TOLL-GATES AND EOAD MANAGEMENT.
The first effective attempt to get the main road running from London to East Grinstead put into a proper state of repair and placed under organised management was made in the year 1717. Many of the users of the road became alarmed at the proposals and petitioned Parliament that they might be freed and exempted from any charge likely to be enforced in consequence of making good the highway, and that they might be at liberty to pass as usual to and from London free of expense. But their prayer was not listened to, and in the following year the Act was passed creating the Turnpike Trust over the road which ran from London, through Godstone to East Grinstead.
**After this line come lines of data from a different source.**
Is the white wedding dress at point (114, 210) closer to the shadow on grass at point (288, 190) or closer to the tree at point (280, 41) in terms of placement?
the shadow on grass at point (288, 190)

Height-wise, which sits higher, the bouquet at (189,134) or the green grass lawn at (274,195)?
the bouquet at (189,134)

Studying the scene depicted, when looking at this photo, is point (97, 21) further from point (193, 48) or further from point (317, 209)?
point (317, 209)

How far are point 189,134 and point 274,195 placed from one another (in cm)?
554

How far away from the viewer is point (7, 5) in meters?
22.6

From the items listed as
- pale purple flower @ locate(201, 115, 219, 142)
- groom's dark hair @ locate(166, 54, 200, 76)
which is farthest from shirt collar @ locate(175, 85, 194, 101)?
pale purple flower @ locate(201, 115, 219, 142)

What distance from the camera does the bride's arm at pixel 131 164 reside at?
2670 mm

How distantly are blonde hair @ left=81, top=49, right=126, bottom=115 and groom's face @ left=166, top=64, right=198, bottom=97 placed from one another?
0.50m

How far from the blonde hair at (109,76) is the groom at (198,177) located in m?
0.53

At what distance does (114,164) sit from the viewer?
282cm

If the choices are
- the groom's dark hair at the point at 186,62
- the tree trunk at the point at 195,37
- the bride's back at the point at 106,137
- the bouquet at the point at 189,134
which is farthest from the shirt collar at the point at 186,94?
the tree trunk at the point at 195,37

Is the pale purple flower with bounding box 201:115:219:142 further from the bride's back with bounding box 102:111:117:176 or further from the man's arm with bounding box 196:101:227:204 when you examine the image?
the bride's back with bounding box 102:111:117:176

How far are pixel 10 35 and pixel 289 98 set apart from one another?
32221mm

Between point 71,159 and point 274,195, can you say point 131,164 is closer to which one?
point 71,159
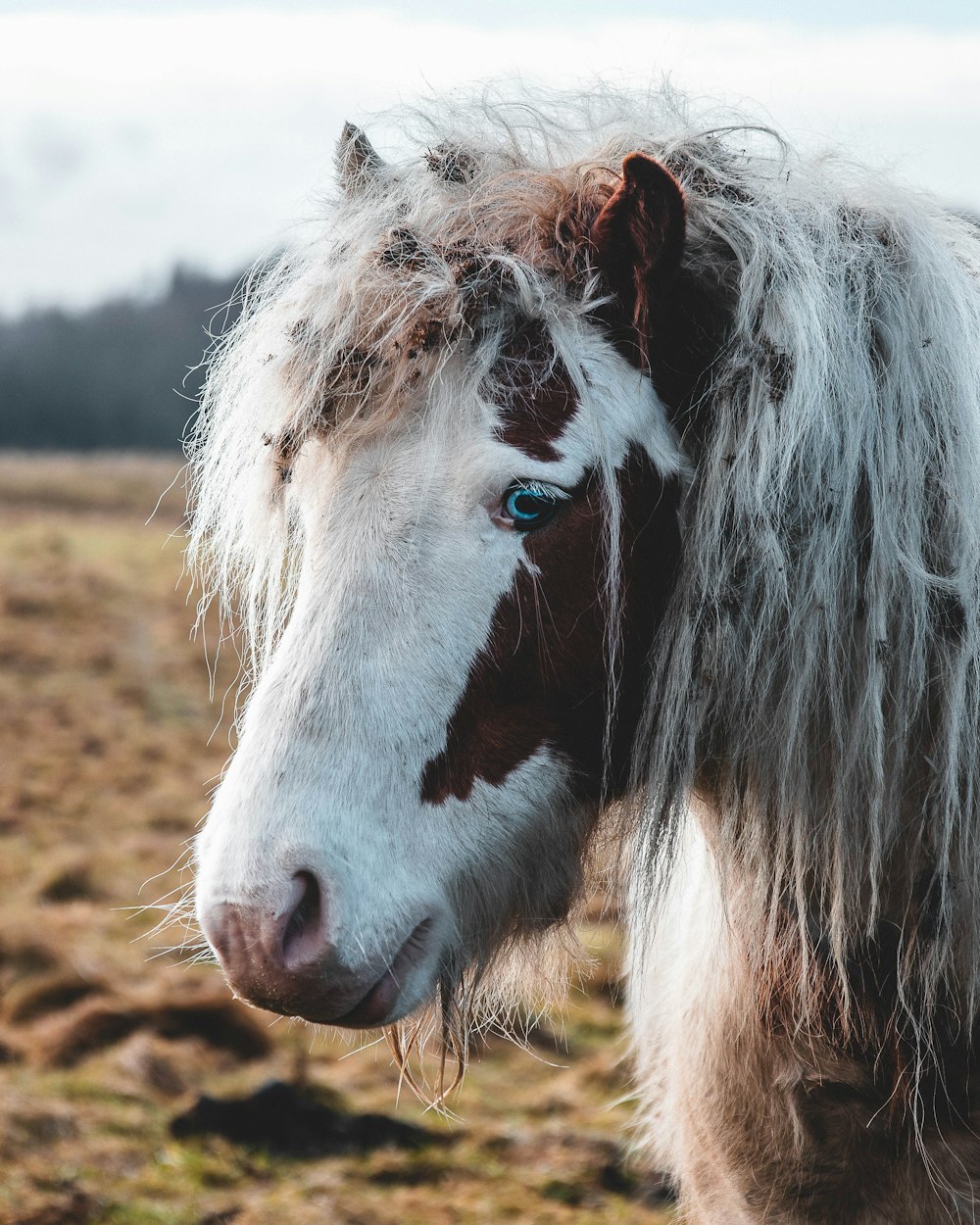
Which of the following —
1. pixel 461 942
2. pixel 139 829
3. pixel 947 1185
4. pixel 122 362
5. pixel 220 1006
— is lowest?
pixel 122 362

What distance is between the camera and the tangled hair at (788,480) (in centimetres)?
154

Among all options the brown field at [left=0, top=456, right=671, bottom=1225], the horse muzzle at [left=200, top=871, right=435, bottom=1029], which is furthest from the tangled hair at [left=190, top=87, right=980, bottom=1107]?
the brown field at [left=0, top=456, right=671, bottom=1225]

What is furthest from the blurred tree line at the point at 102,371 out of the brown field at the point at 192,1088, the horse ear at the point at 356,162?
the horse ear at the point at 356,162

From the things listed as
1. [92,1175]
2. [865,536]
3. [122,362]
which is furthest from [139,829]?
[122,362]

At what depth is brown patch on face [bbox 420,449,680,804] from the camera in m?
1.49

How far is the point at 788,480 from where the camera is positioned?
153 centimetres

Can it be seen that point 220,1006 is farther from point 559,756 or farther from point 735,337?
point 735,337

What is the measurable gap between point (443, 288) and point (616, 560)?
17.4 inches

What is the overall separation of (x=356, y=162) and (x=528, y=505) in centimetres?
78

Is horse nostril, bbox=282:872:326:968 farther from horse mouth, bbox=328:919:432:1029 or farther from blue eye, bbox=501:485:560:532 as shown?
blue eye, bbox=501:485:560:532

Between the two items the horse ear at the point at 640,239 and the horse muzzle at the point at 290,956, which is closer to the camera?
the horse muzzle at the point at 290,956

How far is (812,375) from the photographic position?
59.1 inches

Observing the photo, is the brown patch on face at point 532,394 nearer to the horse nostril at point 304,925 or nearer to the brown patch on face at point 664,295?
the brown patch on face at point 664,295

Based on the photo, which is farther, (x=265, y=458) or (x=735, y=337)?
(x=265, y=458)
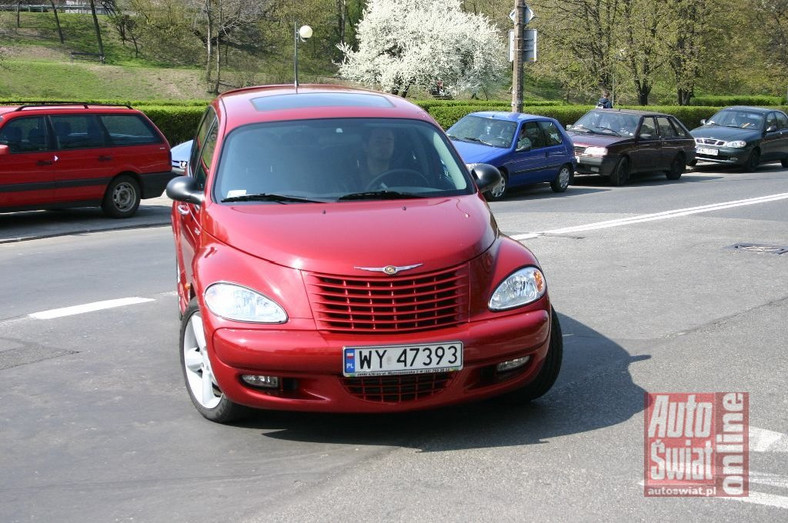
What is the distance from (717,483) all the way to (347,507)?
5.43ft

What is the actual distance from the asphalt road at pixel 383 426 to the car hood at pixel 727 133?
1910 cm

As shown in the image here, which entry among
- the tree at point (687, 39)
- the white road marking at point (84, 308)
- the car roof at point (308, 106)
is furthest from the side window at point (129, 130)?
the tree at point (687, 39)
At this time and for many years later an argument prevailed with Sussex people that if they made good roads through the county the French would immediately invade England and use the roads on their march to the Metropolis.
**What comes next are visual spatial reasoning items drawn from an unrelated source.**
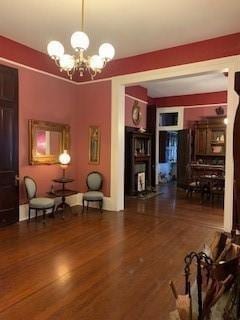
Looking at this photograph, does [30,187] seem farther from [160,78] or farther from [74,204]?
[160,78]

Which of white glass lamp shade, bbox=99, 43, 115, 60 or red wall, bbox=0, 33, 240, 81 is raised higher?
red wall, bbox=0, 33, 240, 81

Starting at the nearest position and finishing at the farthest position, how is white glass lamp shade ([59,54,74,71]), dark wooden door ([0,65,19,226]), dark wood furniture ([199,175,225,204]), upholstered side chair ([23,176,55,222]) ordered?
1. white glass lamp shade ([59,54,74,71])
2. dark wooden door ([0,65,19,226])
3. upholstered side chair ([23,176,55,222])
4. dark wood furniture ([199,175,225,204])

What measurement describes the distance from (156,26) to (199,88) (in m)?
4.64

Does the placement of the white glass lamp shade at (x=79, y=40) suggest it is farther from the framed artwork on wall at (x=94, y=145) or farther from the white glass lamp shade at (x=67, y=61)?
the framed artwork on wall at (x=94, y=145)

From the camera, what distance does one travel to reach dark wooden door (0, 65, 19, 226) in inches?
181

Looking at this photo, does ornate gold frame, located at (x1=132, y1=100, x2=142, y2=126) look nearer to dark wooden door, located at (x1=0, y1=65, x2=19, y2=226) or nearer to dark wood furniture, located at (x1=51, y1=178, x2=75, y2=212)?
dark wood furniture, located at (x1=51, y1=178, x2=75, y2=212)

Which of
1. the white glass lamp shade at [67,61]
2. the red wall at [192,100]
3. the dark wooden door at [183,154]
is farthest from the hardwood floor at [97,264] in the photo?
the red wall at [192,100]

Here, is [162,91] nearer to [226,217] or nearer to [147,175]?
[147,175]

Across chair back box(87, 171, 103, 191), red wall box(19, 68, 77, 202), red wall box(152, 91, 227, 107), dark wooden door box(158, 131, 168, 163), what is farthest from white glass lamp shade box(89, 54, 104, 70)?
dark wooden door box(158, 131, 168, 163)

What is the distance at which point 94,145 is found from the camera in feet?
20.4

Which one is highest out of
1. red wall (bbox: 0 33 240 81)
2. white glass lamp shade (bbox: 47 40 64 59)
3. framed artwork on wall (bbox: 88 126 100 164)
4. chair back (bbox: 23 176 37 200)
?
red wall (bbox: 0 33 240 81)

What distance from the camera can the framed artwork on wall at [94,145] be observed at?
6.17 meters

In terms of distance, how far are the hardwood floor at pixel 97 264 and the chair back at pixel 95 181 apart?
73 centimetres

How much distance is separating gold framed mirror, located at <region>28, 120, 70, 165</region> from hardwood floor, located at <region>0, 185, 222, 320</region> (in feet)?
4.24
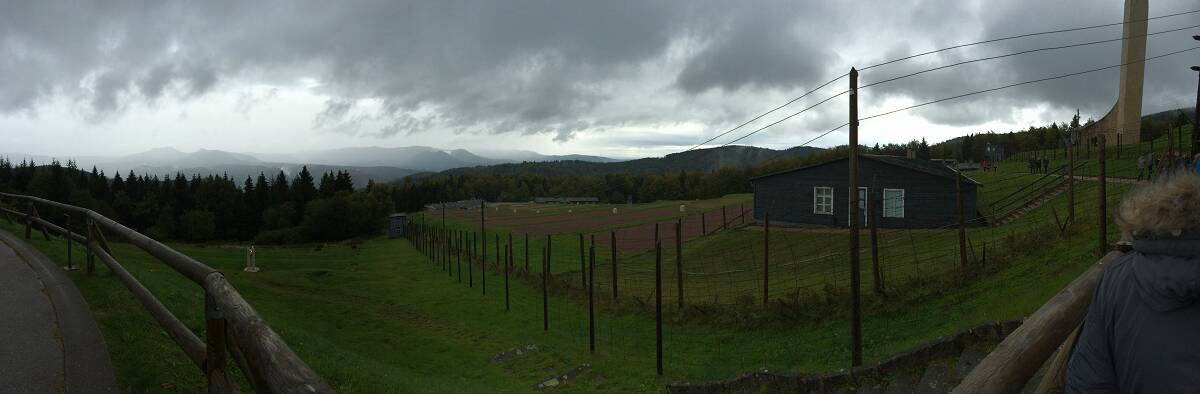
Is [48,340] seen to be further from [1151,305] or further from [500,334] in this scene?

The Act in question set forth in its preamble that the road running from London to East Grinstead, by reason of the heavy traffic, was becoming " very ruinous and almost impassable for the space of five months in the year," therefore Trustees were appointed with power to erect turnpikes and charge tolls and devote one-third of one-half of the proceeds to amending the road from Croydon to East Grinstead. This Act was to continue in force for 21 years, but by 1720 the Trustees had expended £11,000 on the road over and above the amount of the tolls, and to enable them to borrow with greater ease the Act was extended for 23 years in all. In 1724 another Act was passed extending the Trust so as to include the road right through the town of East Grinstead and on to Highgate, which was then the entrance to Ashdown Forest.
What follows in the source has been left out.